● **Input records**:

================================

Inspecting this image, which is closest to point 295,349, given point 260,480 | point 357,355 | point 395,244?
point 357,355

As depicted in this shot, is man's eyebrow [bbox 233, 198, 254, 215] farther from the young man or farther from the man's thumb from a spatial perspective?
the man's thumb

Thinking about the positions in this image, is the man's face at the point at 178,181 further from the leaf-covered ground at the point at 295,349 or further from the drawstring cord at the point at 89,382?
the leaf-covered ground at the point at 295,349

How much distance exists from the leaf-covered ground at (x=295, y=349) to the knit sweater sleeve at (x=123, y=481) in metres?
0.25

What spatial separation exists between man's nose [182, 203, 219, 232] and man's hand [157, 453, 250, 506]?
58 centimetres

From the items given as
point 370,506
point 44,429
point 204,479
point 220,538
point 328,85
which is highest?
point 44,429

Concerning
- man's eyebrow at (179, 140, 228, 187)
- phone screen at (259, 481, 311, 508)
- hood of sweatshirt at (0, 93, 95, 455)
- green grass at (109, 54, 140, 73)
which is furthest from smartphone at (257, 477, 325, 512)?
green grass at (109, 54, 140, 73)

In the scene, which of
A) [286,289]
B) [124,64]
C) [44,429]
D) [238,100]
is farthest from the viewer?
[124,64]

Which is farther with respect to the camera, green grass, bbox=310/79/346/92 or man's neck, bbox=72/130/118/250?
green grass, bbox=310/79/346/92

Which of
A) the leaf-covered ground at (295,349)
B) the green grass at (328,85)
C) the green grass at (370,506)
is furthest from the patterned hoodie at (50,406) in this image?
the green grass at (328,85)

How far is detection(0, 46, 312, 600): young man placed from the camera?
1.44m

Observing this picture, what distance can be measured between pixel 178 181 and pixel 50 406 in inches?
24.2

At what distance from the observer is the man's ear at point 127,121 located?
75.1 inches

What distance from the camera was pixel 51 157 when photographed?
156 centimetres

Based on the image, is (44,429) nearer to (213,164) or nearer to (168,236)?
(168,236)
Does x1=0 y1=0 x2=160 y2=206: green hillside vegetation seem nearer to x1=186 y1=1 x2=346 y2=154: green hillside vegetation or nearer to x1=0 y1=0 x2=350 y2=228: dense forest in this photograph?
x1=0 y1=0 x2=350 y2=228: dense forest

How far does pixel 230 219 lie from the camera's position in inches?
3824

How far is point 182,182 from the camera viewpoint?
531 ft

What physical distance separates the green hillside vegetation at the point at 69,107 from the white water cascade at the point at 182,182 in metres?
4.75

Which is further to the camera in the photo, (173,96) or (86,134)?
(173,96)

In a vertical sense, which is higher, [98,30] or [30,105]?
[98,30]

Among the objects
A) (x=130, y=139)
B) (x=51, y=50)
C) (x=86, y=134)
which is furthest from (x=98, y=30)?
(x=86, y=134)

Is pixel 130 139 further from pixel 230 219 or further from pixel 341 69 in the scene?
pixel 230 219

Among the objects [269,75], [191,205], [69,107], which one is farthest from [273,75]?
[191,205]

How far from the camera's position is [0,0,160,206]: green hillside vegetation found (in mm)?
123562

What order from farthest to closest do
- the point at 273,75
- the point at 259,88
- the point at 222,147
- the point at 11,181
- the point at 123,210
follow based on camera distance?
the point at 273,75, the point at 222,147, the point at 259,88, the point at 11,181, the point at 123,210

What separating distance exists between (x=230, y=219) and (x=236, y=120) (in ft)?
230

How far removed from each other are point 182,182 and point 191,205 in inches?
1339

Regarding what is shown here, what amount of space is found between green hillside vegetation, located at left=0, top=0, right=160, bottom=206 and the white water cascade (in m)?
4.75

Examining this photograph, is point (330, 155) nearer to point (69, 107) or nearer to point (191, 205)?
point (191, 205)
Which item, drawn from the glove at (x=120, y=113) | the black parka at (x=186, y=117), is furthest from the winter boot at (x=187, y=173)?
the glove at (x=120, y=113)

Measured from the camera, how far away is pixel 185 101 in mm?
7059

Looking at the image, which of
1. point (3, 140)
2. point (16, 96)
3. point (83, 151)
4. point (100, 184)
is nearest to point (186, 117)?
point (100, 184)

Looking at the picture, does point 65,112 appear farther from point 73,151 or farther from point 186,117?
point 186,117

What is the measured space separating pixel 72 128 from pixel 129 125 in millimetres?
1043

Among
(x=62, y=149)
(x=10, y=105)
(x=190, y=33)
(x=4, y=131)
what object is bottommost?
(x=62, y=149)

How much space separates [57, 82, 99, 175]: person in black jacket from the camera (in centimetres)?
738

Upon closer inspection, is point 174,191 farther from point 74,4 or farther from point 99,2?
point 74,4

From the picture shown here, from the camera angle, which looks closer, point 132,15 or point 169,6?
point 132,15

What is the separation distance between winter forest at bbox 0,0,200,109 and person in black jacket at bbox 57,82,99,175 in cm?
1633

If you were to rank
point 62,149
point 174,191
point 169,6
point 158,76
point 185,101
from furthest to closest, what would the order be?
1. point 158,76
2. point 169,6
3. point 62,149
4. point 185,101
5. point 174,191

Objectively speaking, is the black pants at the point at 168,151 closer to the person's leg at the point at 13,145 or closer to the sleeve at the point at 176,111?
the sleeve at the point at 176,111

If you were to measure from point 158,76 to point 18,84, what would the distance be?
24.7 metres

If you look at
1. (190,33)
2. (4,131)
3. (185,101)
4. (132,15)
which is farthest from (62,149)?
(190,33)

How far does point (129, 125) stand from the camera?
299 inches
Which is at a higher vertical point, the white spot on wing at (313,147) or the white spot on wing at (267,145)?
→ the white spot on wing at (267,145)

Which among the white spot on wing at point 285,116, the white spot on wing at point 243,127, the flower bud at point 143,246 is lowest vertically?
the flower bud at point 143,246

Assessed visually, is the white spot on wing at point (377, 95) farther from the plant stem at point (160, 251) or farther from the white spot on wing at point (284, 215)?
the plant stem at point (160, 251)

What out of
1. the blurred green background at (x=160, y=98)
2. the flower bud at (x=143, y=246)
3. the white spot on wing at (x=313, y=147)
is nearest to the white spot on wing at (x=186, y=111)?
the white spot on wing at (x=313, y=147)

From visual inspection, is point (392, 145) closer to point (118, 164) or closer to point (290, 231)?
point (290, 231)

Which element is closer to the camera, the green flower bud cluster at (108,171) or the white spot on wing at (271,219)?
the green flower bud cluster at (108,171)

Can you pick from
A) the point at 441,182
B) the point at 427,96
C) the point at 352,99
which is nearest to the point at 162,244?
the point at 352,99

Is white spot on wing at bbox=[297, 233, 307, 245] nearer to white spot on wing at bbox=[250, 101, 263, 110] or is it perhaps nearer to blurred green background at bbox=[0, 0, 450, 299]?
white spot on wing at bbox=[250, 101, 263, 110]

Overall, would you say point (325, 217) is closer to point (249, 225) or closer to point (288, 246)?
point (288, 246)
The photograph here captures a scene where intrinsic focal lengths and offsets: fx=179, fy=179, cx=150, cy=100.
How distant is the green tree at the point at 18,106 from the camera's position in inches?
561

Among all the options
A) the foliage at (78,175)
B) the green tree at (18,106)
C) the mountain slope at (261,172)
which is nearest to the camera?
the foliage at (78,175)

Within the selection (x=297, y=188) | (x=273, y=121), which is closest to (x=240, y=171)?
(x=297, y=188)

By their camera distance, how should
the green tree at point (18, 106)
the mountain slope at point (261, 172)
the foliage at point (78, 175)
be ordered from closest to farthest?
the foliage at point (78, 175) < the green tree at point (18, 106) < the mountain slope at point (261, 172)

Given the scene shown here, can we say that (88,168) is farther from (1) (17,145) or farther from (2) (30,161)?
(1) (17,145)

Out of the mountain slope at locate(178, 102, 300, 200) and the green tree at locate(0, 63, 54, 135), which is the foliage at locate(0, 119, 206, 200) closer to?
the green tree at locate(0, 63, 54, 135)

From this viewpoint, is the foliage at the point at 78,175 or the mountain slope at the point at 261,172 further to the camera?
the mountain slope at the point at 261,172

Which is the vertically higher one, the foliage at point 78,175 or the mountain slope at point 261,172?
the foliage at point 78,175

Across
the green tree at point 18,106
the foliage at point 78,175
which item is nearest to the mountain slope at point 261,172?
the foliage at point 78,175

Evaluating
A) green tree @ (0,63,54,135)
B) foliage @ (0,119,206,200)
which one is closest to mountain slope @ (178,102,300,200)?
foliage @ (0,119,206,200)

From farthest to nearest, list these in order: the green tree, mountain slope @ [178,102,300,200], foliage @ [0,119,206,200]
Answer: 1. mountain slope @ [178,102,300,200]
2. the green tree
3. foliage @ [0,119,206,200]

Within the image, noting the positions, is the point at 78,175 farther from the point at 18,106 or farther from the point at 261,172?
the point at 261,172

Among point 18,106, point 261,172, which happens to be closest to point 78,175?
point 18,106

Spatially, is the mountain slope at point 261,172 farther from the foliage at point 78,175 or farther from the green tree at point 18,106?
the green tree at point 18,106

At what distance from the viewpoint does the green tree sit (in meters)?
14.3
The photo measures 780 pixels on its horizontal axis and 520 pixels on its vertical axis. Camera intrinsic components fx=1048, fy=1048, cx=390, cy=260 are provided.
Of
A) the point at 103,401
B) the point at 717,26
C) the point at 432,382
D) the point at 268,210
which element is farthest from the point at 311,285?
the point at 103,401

================================

● **Exercise brief**: Return the line that contains "From farthest to nearest, list" along with every line after it through the end of the entries, exactly, adding nothing.

● **The completed task**:
From farthest to nearest, list these in order: the green tree, mountain slope @ [178,102,300,200], foliage @ [0,119,206,200]
Answer: 1. mountain slope @ [178,102,300,200]
2. the green tree
3. foliage @ [0,119,206,200]

Within the image, noting the positions, is the point at 78,175 farther from the point at 18,106 or farther from the point at 261,172?
the point at 261,172

Among point 18,106, point 261,172, which happens to be closest to point 78,175?
point 18,106

Spatially, is the mountain slope at point 261,172 farther from the foliage at point 78,175 or farther from the green tree at point 18,106?
the green tree at point 18,106

At what distance from the viewpoint does the green tree sit (in meters)?
14.3
The photo measures 780 pixels on its horizontal axis and 520 pixels on its vertical axis. Camera intrinsic components fx=1048, fy=1048, cx=390, cy=260 are provided.
Of
A) the point at 103,401
B) the point at 717,26
C) the point at 432,382
D) the point at 268,210
which element is farthest from the point at 311,285?
the point at 103,401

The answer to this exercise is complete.